ELTRG Seminar: Felipe Jimenez (University of Southern California)- ‘On Legal Expertise’
Location:
Online only
Date/time
Thu 27 March 2025
16:00-18:00
This is a seminar organised by the Edinburgh Legal Theory Research Group. The speaker Felipe Jimenez, from University of South California, will be presenting his paper on ‘On Legal Expertise’.
Our seminars consist of a 30-minute presentation given by the author, followed by a 60 to 90-minute Q&A. This is not a pre-read event, but the paper will be circulated beforehand through our mailing list. To subscribe, please send an email to edinburgh.legal.theory@gmail.com.
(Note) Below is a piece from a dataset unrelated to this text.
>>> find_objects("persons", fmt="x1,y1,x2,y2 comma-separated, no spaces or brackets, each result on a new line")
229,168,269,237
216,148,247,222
Author bio: Felipe Jiménez is Associate Professor of Law and Philosophy at the University of Southern California. He works in the areas of private law, legal theory and comparative private law. He teaches contracts, and upper-level seminars and undergraduate courses on private law, legal reasoning and legal theory. Jiménez graduated, summa cum laude, from Pontificia Universidad Católica de Chile, and holds LLM (Legal Theory) and JSD degrees from New York University. He has also worked as a lawyer specialized in international arbitration and commercial litigation in Chile and the United States.
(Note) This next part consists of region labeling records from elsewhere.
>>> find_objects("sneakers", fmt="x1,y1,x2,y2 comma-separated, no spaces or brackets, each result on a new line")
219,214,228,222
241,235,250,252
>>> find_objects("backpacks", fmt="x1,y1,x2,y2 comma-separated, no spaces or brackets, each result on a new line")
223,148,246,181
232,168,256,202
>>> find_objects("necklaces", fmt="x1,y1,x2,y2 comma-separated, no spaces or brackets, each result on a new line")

Abstract: Legal experts can reliably determine which legal norms are valid, and therefore which legal propositions are true. Legal experts are in this position because, beyond accurate knowledge about enacted legal texts and mastery over certain types of reasoning, they have a grasp of the deep cognitive structure of law: the habits, commitments, and values that characterize the practice of legal argument in a jurisdiction. Legal expertise has an impact on the content of the law. Thus, differences in legal content across jurisdictions are not reducible to differences in authoritative legal materials. Despite some grounds to doubt whether legal expertise plays a causal role in legal decision-making, it is not epiphenomenal. Legal expertise is not necessarily valuable, all things considered. But it does have certain benefits. This is particularly true under conditions of moral and political disagreement.